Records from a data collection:

----

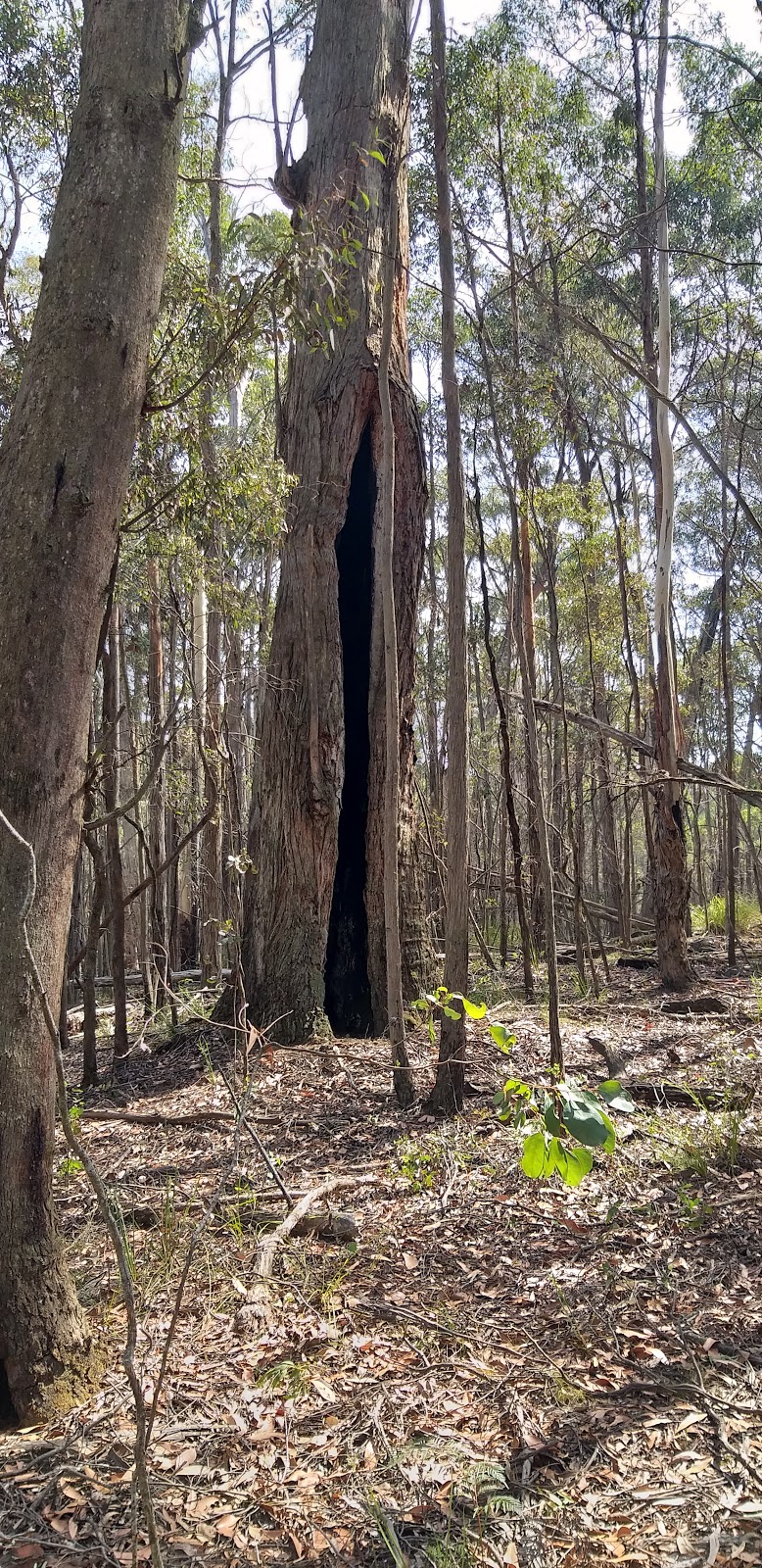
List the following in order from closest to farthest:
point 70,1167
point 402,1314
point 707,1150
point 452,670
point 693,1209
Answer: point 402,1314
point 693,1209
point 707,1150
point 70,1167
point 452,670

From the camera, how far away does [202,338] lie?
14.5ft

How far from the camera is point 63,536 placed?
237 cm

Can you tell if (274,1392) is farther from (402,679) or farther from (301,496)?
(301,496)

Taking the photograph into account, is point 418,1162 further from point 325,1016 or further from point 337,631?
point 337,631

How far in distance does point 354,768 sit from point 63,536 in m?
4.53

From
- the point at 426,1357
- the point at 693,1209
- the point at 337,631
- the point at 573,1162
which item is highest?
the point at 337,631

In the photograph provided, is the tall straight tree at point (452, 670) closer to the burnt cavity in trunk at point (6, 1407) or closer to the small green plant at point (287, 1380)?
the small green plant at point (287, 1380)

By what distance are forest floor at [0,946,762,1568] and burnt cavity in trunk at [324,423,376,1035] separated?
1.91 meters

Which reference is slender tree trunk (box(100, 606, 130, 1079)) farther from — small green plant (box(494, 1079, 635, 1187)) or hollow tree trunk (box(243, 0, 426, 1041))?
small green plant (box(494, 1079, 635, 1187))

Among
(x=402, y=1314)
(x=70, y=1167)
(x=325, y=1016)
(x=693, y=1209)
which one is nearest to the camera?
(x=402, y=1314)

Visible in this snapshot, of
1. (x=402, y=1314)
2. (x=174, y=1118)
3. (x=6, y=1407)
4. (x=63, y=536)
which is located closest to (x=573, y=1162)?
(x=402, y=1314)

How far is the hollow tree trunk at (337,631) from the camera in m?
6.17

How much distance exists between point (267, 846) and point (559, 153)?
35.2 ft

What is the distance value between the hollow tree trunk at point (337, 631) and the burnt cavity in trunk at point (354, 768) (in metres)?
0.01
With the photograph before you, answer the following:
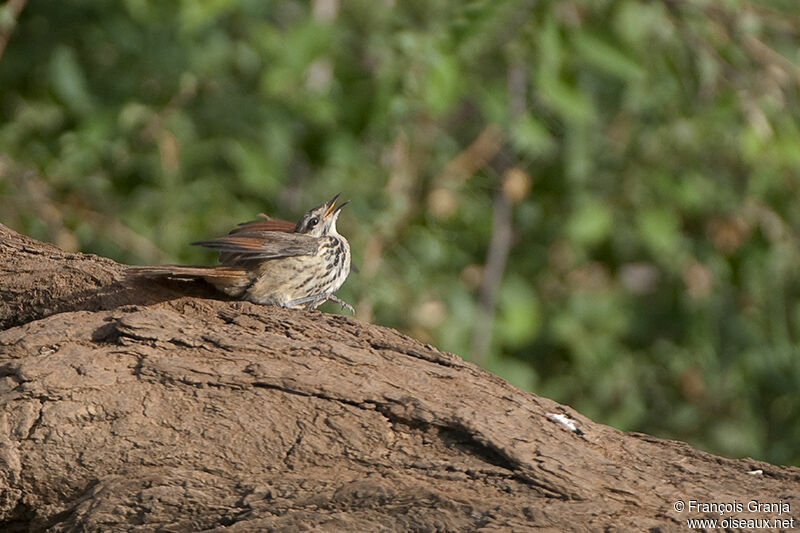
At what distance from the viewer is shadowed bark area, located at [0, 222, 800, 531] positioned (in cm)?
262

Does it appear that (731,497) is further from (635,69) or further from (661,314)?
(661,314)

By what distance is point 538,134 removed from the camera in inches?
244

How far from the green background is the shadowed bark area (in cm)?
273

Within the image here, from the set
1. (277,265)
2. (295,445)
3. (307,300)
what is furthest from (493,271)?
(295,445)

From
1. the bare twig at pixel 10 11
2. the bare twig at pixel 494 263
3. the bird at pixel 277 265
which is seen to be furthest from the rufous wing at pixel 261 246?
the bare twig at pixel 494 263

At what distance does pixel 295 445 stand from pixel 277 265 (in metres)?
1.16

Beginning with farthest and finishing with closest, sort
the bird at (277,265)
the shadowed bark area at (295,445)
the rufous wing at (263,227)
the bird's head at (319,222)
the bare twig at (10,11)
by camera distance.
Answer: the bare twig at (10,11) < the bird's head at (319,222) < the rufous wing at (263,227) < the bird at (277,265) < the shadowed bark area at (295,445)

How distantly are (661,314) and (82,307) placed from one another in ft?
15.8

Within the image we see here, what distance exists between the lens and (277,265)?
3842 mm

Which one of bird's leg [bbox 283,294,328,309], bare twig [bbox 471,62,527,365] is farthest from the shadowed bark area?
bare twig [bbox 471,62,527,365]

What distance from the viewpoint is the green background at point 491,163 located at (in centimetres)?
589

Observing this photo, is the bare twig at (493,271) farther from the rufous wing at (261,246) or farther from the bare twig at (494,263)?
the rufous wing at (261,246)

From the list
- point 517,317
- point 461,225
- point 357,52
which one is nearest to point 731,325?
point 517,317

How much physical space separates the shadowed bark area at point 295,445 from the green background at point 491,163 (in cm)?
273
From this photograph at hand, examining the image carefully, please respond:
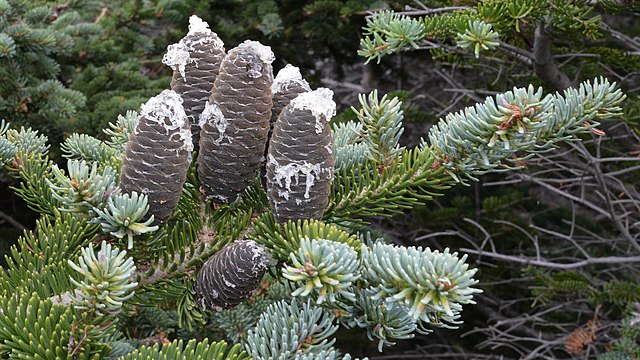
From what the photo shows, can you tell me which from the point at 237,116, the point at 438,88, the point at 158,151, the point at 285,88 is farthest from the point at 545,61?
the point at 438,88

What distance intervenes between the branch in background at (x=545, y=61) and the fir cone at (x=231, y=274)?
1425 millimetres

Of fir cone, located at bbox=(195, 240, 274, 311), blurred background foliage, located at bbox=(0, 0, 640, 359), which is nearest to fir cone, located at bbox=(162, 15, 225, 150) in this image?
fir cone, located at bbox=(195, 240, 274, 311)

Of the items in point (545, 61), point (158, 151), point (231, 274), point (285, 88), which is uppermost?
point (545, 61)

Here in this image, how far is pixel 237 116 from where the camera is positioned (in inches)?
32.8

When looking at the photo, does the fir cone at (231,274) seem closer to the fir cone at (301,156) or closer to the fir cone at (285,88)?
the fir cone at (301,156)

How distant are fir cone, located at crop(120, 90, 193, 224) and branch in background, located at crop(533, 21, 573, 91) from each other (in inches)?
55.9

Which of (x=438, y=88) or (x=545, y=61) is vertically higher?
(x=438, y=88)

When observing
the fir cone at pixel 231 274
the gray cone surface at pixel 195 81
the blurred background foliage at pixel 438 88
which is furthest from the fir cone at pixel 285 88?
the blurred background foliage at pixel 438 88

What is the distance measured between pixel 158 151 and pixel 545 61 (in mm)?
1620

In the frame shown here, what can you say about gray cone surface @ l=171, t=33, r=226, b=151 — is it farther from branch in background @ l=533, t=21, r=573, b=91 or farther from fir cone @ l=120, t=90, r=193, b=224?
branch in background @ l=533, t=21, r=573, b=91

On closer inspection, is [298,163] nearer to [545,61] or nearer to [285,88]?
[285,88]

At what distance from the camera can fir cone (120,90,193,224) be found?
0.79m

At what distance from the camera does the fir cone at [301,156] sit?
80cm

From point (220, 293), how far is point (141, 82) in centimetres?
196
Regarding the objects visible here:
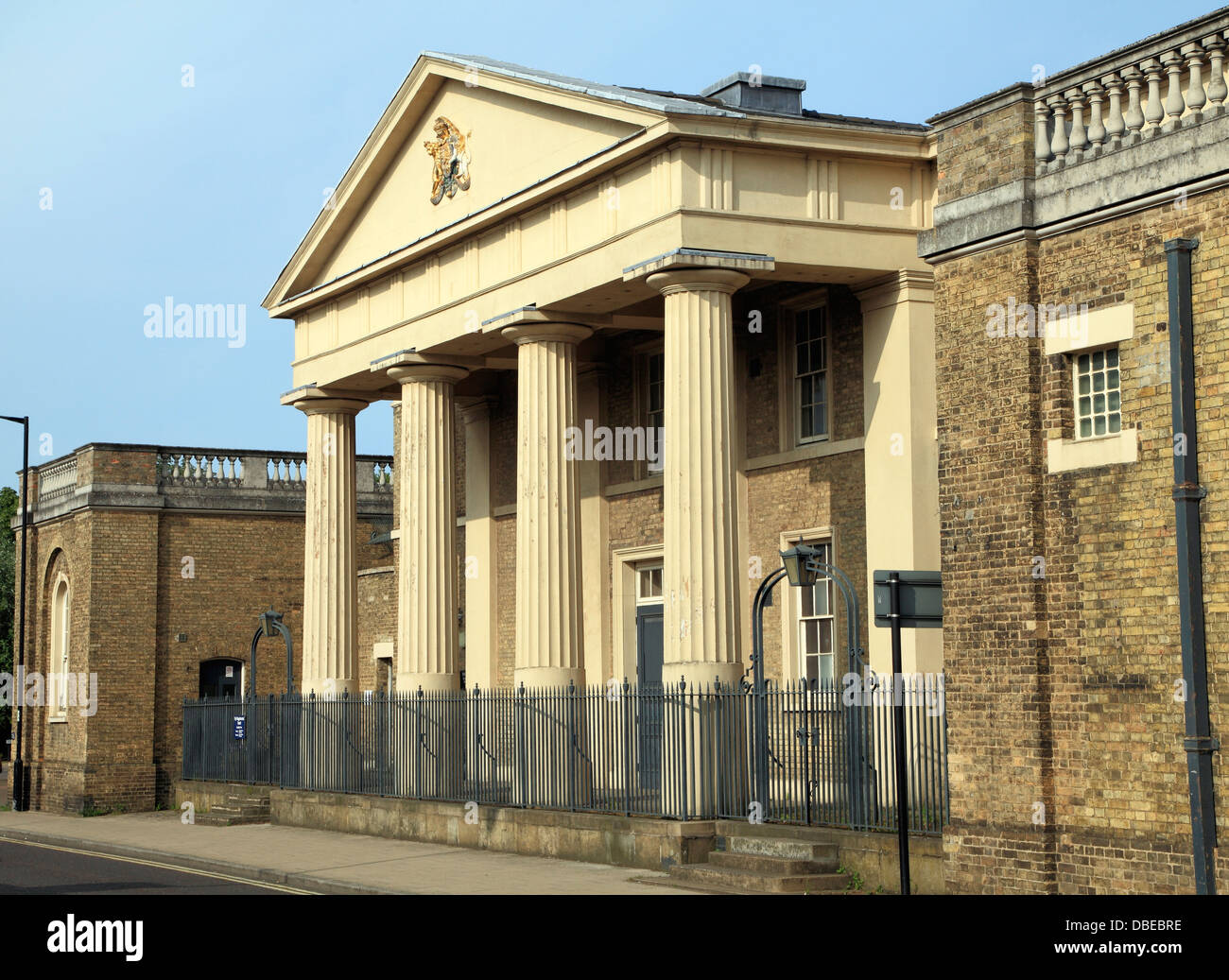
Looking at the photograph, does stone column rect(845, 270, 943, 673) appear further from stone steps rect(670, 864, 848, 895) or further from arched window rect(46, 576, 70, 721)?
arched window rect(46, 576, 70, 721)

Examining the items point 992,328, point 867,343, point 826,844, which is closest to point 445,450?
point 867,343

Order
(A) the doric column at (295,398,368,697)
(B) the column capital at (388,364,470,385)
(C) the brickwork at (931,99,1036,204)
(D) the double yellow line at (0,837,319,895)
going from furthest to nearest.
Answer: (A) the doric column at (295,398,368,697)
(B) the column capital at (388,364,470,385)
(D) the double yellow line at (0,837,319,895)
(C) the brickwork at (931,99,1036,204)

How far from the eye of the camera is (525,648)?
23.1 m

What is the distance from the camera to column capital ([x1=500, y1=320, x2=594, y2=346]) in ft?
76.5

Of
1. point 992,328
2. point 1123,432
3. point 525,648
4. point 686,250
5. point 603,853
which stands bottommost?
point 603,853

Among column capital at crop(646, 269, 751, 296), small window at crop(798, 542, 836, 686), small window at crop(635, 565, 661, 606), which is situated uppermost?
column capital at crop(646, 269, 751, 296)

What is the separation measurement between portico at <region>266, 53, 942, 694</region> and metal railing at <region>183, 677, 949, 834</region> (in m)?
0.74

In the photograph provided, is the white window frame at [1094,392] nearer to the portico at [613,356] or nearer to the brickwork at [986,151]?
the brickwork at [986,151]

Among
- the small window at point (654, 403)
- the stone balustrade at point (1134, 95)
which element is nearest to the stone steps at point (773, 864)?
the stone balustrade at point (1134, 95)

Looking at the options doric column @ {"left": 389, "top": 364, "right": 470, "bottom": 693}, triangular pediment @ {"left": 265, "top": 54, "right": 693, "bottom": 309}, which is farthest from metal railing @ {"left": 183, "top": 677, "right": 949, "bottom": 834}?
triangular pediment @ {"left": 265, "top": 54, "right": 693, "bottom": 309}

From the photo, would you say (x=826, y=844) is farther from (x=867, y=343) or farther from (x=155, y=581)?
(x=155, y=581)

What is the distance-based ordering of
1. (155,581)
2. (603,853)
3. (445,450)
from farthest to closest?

----

• TASK INSTRUCTIONS: Reproduce the entries above without change, omitting all pictures.

• EXERCISE ANSWER:
List the following in order from closest to farthest:
point 70,1167
point 402,1314
point 707,1150
point 452,670
point 693,1209
Answer: point 402,1314
point 693,1209
point 707,1150
point 70,1167
point 452,670

From the camera, how far away does [202,338] lie?
14.5ft

How far from the camera is point 63,536 placed?
237 cm

Can you tell if (274,1392) is farther from (402,679) or farther from (301,496)?
(301,496)

Taking the photograph into account, is point 418,1162 further from point 325,1016 or further from point 337,631?
point 337,631

How far in distance does point 354,768 sit from point 63,536 in m?
4.53

From
- the point at 426,1357
- the point at 693,1209
- the point at 337,631
- the point at 573,1162
which item is highest?
the point at 337,631

In the photograph provided, is the tall straight tree at point (452, 670) closer to the burnt cavity in trunk at point (6, 1407) or closer to the small green plant at point (287, 1380)?
the small green plant at point (287, 1380)

By what distance are forest floor at [0,946,762,1568] and burnt cavity in trunk at [324,423,376,1035] separated?
1.91 meters

Which reference is slender tree trunk (box(100, 606, 130, 1079)) farther from — small green plant (box(494, 1079, 635, 1187)) or hollow tree trunk (box(243, 0, 426, 1041))?
small green plant (box(494, 1079, 635, 1187))

Among
(x=402, y=1314)
(x=70, y=1167)
(x=325, y=1016)
(x=693, y=1209)
which one is nearest to the camera?
(x=402, y=1314)

Visible in this snapshot, of
1. (x=402, y=1314)
2. (x=174, y=1118)
3. (x=6, y=1407)
4. (x=63, y=536)
which is located closest to (x=573, y=1162)?
(x=402, y=1314)

How far is the hollow tree trunk at (337,631) from the camera in m?
6.17

How much distance exists between point (267, 846) and point (559, 153)?
35.2 ft

What is the distance value between the hollow tree trunk at point (337, 631) and the burnt cavity in trunk at point (354, 768) (in metres)?
0.01
With the photograph before you, answer the following:
At what distance from the viewer is shadowed bark area, located at [0, 222, 800, 531] positioned (in cm)?
262

Does it appear that (731,497) is further from (635,69) or further from (661,314)?
(661,314)

By what distance is point 538,134 removed from the camera in inches?
244

How far from the green background is the shadowed bark area (in cm)?
273

Within the image here, from the set
1. (277,265)
2. (295,445)
3. (307,300)
what is furthest from (493,271)?
(295,445)

From
1. the bare twig at pixel 10 11
2. the bare twig at pixel 494 263
3. the bird at pixel 277 265
which is seen to be furthest from the rufous wing at pixel 261 246?
the bare twig at pixel 494 263

At what distance does pixel 295 445 stand from pixel 277 265 (in metres)?
1.16

Beginning with farthest and finishing with closest, sort
the bird at (277,265)
the shadowed bark area at (295,445)
the rufous wing at (263,227)
the bird's head at (319,222)
the bare twig at (10,11)
by camera distance.
Answer: the bare twig at (10,11) < the bird's head at (319,222) < the rufous wing at (263,227) < the bird at (277,265) < the shadowed bark area at (295,445)

How distantly are (661,314) and (82,307) placed from one another in ft?
15.8

Within the image we see here, what distance exists between the lens and (277,265)?
3842 mm

Which one of bird's leg [bbox 283,294,328,309], bare twig [bbox 471,62,527,365] is farthest from the shadowed bark area?
bare twig [bbox 471,62,527,365]

What distance from the viewpoint is the green background at point 491,163 located at (in centimetres)?
589

Observing this photo, is the bare twig at (493,271) farther from the rufous wing at (261,246) or farther from the bare twig at (494,263)?
the rufous wing at (261,246)

From the list
- point 517,317
- point 461,225
- point 357,52
which one is nearest to point 731,325?
point 517,317

How much physical space separates the shadowed bark area at point 295,445 from the green background at point 491,163 (in cm)?
273
From this photograph at hand, examining the image carefully, please respond:
From what the photo shows, can you tell me which from the point at 237,116, the point at 438,88, the point at 158,151, the point at 285,88 is farthest from the point at 545,61?
the point at 438,88

What distance intervenes between the branch in background at (x=545, y=61) and the fir cone at (x=231, y=274)?
1425 millimetres

Of fir cone, located at bbox=(195, 240, 274, 311), blurred background foliage, located at bbox=(0, 0, 640, 359), which is nearest to fir cone, located at bbox=(162, 15, 225, 150) in this image?
fir cone, located at bbox=(195, 240, 274, 311)

Of the items in point (545, 61), point (158, 151), point (231, 274), point (285, 88), which is uppermost?
point (545, 61)

Here in this image, how far is pixel 237 116 from where the camera is positioned (in inches)?
32.8

When looking at the photo, does the fir cone at (231,274) seem closer to the fir cone at (301,156) or closer to the fir cone at (285,88)?
the fir cone at (301,156)

How distant are fir cone, located at crop(120, 90, 193, 224) and branch in background, located at crop(533, 21, 573, 91) from each other (in inches)?
55.9

Which of (x=438, y=88) or (x=545, y=61) is vertically higher?
(x=438, y=88)

When observing
the fir cone at pixel 231 274
the gray cone surface at pixel 195 81
the blurred background foliage at pixel 438 88
which is furthest from the fir cone at pixel 285 88?
the blurred background foliage at pixel 438 88

What is the distance measured between pixel 158 151 and pixel 545 61 (in mm)?
1620

In the frame shown here, what can you say about gray cone surface @ l=171, t=33, r=226, b=151 — is it farther from branch in background @ l=533, t=21, r=573, b=91 or farther from fir cone @ l=120, t=90, r=193, b=224?
branch in background @ l=533, t=21, r=573, b=91

On closer inspection, is [298,163] nearer to [545,61] or nearer to [285,88]?
[285,88]

At what distance from the camera can fir cone (120,90,193,224) be found?
0.79m

At what distance from the camera does the fir cone at [301,156] sit?
80cm

From point (220, 293), how far is point (141, 82) in centimetres?
196
Regarding the objects visible here:
Looking at the photograph, does stone column rect(845, 270, 943, 673) appear further from stone steps rect(670, 864, 848, 895) or further from arched window rect(46, 576, 70, 721)?
arched window rect(46, 576, 70, 721)

Examining the items point 992,328, point 867,343, point 826,844, which is closest to point 445,450?
point 867,343

Order
(A) the doric column at (295,398,368,697)
(B) the column capital at (388,364,470,385)
(C) the brickwork at (931,99,1036,204)
(D) the double yellow line at (0,837,319,895)
going from furthest to nearest.
Answer: (A) the doric column at (295,398,368,697)
(B) the column capital at (388,364,470,385)
(D) the double yellow line at (0,837,319,895)
(C) the brickwork at (931,99,1036,204)

How far from the eye of the camera is (525,648)?
23.1 m

What is the distance from the camera to column capital ([x1=500, y1=320, x2=594, y2=346]) in ft?
76.5

Of
1. point 992,328
2. point 1123,432
3. point 525,648
4. point 686,250
5. point 603,853
which stands bottommost?
point 603,853

Among column capital at crop(646, 269, 751, 296), small window at crop(798, 542, 836, 686), small window at crop(635, 565, 661, 606), which is situated uppermost?
column capital at crop(646, 269, 751, 296)

What is the separation measurement between portico at <region>266, 53, 942, 694</region> and metal railing at <region>183, 677, 949, 834</region> (in m)?
0.74

In the photograph provided, is the white window frame at [1094,392] nearer to the portico at [613,356] or nearer to the brickwork at [986,151]?
the brickwork at [986,151]

Among
- the small window at point (654, 403)
- the stone balustrade at point (1134, 95)
which element is nearest to the stone steps at point (773, 864)?
the stone balustrade at point (1134, 95)

Looking at the options doric column @ {"left": 389, "top": 364, "right": 470, "bottom": 693}, triangular pediment @ {"left": 265, "top": 54, "right": 693, "bottom": 309}, which is farthest from metal railing @ {"left": 183, "top": 677, "right": 949, "bottom": 834}?
triangular pediment @ {"left": 265, "top": 54, "right": 693, "bottom": 309}

From the photo, would you say (x=826, y=844) is farther from (x=867, y=343) or farther from (x=155, y=581)?
(x=155, y=581)

What is the distance-based ordering of
1. (155,581)
2. (603,853)
3. (445,450)
from farthest to closest?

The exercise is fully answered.